A: This comment was written on the survey that readers fill out when they resubscribe for home delivery. We receive comments just like this one all the time from small communities all over our coverage area, which encompasses Washington and Greene counties. With 89 municipalities in that area, it is impossible for a small staff of reporters to cover everything that might be going on. Fredericktown is a 45-minute drive from our main office in Washington, and it's not on the way to anywhere, so it is often overlooked. Not a great deal happens there that is of interest to the rest of the circulation area, but it's not as if nothing happens in Fredericktown. We could do more.
We did do more, years ago, when the newspaper had "country correspondents" who mailed in columns with information about who was in the hospital and who was visiting from out of town. They were called upon to cover breaking news when that occurred, too. The correspondents disappeared, for a number of reasons: That sort of social news fell out of fashion; people became more reluctant to have their private business publicized; the number of people willing to be correspondents for little or no money dwindled.

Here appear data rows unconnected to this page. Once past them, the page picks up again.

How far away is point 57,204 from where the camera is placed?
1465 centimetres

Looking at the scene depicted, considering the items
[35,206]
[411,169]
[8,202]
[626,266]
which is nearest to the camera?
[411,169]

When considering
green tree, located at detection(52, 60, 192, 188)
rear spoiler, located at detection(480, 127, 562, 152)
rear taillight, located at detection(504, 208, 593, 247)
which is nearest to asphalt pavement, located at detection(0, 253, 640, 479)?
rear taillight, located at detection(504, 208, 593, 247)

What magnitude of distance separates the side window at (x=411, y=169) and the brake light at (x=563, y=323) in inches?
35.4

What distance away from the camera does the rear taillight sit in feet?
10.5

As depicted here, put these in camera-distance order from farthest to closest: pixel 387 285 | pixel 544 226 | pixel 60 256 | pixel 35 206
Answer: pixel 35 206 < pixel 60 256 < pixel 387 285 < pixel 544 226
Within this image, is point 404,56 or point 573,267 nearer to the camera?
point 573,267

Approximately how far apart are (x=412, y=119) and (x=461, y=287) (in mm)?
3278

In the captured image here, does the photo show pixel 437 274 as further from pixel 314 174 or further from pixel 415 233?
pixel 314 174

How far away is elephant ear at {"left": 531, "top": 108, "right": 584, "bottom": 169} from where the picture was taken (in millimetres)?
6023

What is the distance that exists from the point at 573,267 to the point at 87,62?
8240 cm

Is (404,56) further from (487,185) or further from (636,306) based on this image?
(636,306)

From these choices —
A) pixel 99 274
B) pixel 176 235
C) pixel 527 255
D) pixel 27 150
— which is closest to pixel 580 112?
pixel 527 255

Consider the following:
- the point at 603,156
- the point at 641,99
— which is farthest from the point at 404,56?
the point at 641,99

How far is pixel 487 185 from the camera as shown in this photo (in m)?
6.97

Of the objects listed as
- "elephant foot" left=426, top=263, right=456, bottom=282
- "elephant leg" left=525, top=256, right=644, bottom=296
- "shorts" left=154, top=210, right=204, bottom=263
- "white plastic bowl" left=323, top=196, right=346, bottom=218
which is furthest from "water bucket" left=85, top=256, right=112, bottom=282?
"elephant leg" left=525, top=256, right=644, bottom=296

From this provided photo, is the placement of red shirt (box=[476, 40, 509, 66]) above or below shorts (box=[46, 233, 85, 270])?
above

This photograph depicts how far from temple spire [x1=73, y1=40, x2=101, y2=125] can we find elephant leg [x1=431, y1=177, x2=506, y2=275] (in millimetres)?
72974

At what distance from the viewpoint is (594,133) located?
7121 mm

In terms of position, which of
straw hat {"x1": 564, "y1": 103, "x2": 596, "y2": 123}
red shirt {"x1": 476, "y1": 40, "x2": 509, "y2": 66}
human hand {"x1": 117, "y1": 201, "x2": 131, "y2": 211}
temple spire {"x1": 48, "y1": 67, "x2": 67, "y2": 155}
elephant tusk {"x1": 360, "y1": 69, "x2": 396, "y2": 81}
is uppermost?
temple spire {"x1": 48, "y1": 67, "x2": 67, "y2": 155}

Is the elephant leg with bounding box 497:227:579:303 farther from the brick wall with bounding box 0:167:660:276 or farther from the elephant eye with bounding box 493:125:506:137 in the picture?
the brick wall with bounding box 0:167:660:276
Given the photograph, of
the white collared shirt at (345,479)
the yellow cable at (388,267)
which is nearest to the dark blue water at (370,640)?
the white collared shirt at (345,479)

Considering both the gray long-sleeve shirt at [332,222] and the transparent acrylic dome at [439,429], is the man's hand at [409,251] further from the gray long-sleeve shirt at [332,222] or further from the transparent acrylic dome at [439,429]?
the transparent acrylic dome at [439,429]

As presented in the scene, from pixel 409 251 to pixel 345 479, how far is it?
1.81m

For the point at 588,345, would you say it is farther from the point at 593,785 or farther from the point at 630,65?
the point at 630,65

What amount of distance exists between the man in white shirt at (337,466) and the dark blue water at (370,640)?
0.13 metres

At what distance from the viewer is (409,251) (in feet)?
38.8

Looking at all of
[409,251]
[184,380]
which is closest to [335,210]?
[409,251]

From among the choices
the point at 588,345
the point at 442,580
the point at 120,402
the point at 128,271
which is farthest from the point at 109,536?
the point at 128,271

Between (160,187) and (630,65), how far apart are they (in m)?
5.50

But the Internet is changing things. Newspapers are struggling to hold on to subscribers and to serve new readers with online editions. Newspapers are beginning to realize that their future is in being "hyper local," and they are now recruiting "citizen journalists," to serve areas their own reporting staffs cannot. The Internet has made gathering and disseminating community news much easier, and more people are willing to spend time doing this.
It's more than likely that the enormous changes newspapers are going through will benefit small communities like Fredericktown, and that's a good thing.